If your loop is small enough it might be worth it to compare the generated assembly code between gcc and icc. Also if you show some code or at least tell us what you are doing in your loop we might be able to give you better speculations what leads to this behaviour. For example in some situations. If it's a relatively small loop it is likely a case of icc missing one (or some, but probably not many) optimization which either have inherently good potential (prefetching, autovectorization, unrolling, loop invariant motion,...) or which enable other optimizations (primarily inlining).
Note that I'm only talking about optimization potential when I compare gcc to icc. In the end icc might typically generate faster code then gcc, but not so much because it does more optimizations, but because it has a faster standard library implementation and because it is smarter about where to optimize (on high optimization levels gcc gets a little bit overeager (or at least it used to) about trading code size for (theoretical) runtime improvements. This can actually hurt performance, e.g. when the carefully unrolled and vectorized loop is only ever executed with 3 iterations.

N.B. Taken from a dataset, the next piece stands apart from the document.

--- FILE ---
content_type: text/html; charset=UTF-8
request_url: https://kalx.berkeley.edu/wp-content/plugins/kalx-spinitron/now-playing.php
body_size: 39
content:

I normally use -inline-level=1 -inline-forceinline to make sure that functions which I have explicitly declared inline actually do get inlined. Other than that I would expect ICC performance to be at least as good as with gcc. You will need to profile your code to see where the performance difference is coming from. If this is Linux then I recommend using Zoom, which you can get on a free 30 day evaluation.